Reproduce verbatim the records from the line containing "How far from the photographer's" through the last line of the records, both ends included, and leave out the pictures.

─── RECORDED DATA

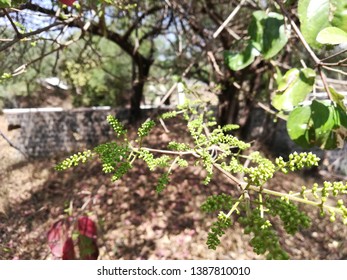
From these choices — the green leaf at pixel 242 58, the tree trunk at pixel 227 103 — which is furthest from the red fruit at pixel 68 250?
the tree trunk at pixel 227 103

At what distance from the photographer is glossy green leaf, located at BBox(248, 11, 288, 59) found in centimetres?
121

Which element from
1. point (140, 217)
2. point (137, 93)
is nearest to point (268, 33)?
point (140, 217)

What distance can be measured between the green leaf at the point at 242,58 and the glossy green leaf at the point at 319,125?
0.44m

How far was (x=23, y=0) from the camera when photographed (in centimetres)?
94

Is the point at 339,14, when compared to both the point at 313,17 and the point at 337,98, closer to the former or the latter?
the point at 313,17

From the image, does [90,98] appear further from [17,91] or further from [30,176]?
[30,176]

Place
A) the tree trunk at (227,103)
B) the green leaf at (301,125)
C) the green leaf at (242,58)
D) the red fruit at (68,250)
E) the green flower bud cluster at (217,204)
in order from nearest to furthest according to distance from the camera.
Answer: the green flower bud cluster at (217,204) → the green leaf at (301,125) → the green leaf at (242,58) → the red fruit at (68,250) → the tree trunk at (227,103)

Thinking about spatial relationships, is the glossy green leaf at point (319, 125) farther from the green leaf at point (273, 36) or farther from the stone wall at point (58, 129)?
the stone wall at point (58, 129)

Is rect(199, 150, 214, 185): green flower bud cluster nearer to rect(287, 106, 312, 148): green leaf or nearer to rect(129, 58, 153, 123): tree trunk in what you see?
rect(287, 106, 312, 148): green leaf

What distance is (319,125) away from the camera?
936 mm

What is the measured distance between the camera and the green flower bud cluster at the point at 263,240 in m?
0.50

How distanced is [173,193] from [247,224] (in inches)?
114

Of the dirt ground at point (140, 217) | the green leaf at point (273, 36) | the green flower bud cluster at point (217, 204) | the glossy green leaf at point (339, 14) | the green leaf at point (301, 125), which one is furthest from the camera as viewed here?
the dirt ground at point (140, 217)

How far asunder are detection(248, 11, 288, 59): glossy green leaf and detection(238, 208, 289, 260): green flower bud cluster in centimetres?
78
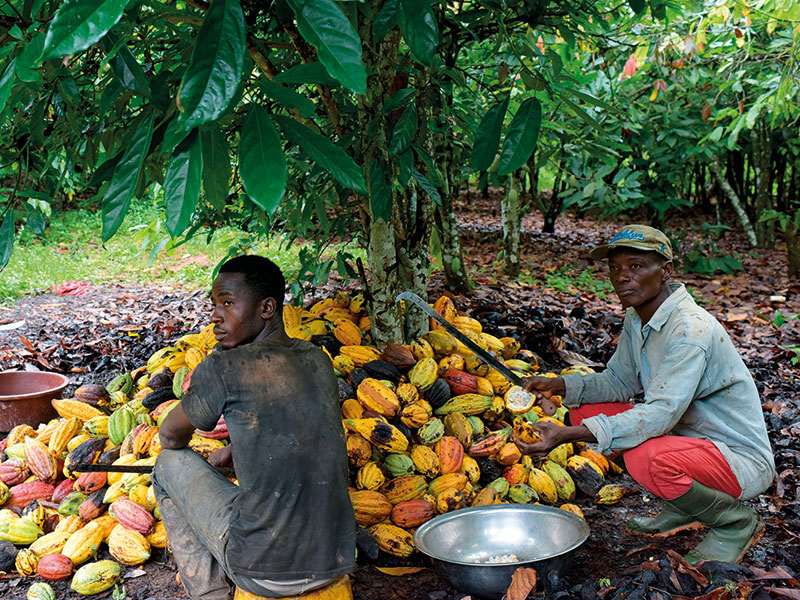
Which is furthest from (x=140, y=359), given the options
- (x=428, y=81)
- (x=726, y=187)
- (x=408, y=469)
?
(x=726, y=187)

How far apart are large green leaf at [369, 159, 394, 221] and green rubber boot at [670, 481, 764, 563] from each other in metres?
1.30

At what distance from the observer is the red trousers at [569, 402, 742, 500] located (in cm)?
211

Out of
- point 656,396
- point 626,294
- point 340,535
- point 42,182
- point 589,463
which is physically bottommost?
point 589,463

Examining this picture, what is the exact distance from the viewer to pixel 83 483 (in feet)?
8.51

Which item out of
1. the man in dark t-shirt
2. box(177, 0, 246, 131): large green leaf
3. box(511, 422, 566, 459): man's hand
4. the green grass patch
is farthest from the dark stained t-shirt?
the green grass patch

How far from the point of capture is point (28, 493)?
267 cm

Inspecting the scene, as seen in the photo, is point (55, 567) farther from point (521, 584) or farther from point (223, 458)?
point (521, 584)

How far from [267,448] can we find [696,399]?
4.71 feet

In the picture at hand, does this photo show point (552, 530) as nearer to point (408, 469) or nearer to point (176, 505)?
point (408, 469)

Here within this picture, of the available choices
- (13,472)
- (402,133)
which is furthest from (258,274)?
(13,472)

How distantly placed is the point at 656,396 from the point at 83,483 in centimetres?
210

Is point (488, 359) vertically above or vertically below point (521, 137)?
below

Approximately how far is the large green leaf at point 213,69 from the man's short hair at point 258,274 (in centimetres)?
94

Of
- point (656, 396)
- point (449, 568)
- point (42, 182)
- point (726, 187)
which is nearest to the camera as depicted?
point (449, 568)
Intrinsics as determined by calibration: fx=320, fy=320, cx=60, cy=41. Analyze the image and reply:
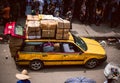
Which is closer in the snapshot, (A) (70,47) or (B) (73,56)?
(B) (73,56)

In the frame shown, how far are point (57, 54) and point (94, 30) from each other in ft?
→ 17.2

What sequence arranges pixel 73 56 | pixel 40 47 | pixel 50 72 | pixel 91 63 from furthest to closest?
1. pixel 91 63
2. pixel 50 72
3. pixel 73 56
4. pixel 40 47

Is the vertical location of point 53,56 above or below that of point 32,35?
below

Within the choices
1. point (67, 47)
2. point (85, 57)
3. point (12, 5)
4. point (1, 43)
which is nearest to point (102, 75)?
point (85, 57)

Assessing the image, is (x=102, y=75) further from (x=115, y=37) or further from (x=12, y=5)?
(x=12, y=5)

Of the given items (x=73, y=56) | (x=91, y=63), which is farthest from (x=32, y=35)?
(x=91, y=63)

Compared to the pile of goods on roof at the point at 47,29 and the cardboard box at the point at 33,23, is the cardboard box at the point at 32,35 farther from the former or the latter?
the cardboard box at the point at 33,23

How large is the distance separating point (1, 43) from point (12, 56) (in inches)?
95.9

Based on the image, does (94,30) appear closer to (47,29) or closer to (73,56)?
(73,56)

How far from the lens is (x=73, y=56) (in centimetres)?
1423

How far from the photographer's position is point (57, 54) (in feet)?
46.1

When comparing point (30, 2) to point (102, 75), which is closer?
point (102, 75)

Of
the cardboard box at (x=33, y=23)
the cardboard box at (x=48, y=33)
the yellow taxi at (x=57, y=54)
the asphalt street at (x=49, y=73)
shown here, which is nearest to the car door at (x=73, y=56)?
the yellow taxi at (x=57, y=54)

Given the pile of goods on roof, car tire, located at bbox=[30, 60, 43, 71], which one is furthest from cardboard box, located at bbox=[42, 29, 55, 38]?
car tire, located at bbox=[30, 60, 43, 71]
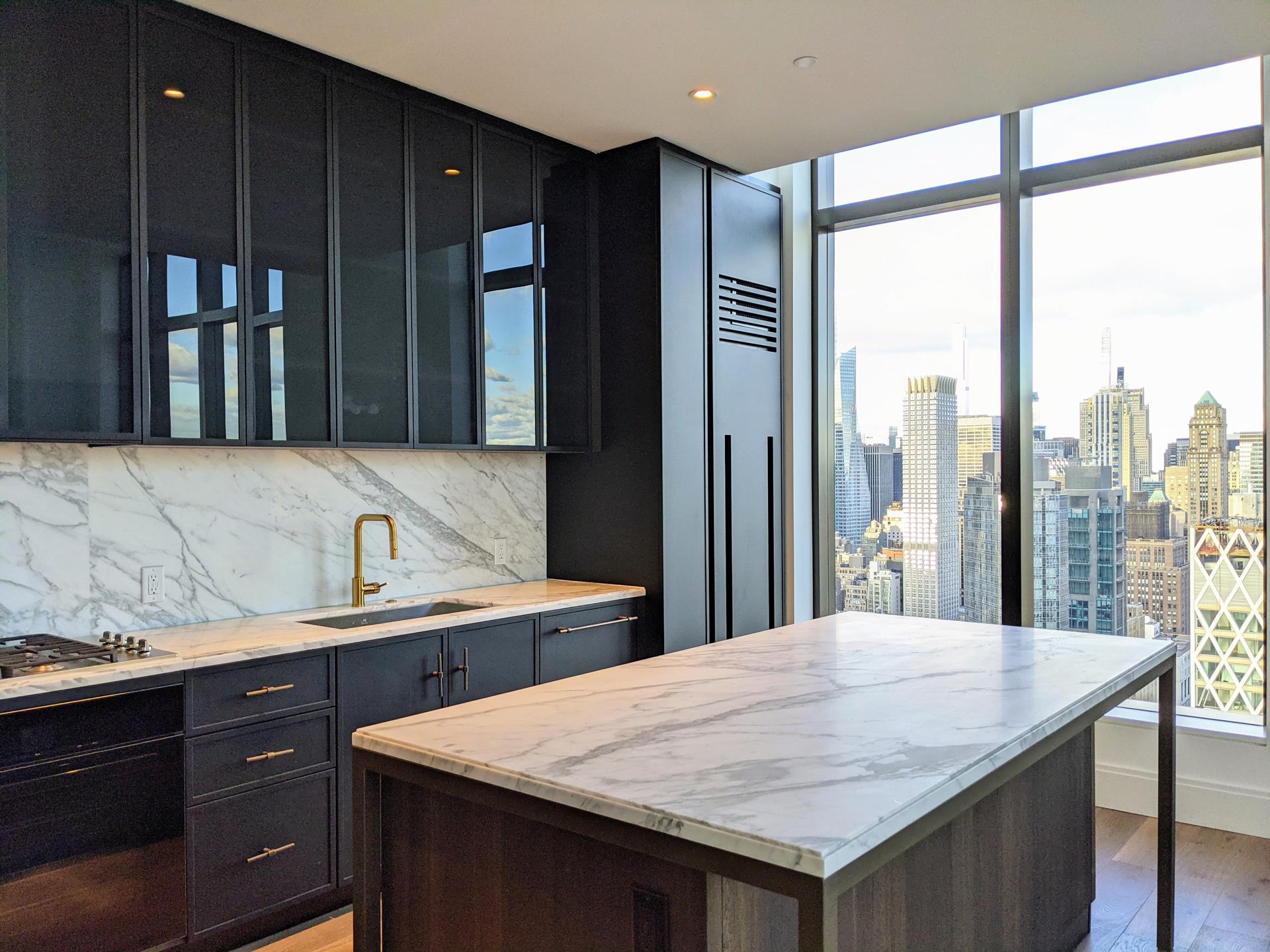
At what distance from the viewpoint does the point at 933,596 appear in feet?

──────

EXERCISE ANSWER
How far from the photographer's position is point (57, 54) (in feet)?
46.1

When comparing point (30, 2) to point (102, 75), which is closer?
point (102, 75)

Of
the cardboard box at (x=33, y=23)
the cardboard box at (x=48, y=33)
the yellow taxi at (x=57, y=54)
the asphalt street at (x=49, y=73)
shown here, which is nearest to the car door at (x=73, y=56)?
the yellow taxi at (x=57, y=54)

Given the pile of goods on roof, car tire, located at bbox=[30, 60, 43, 71], which one is furthest from cardboard box, located at bbox=[42, 29, 55, 38]?
car tire, located at bbox=[30, 60, 43, 71]
At what distance from the viewpoint does the point at 933,596 appear in feet?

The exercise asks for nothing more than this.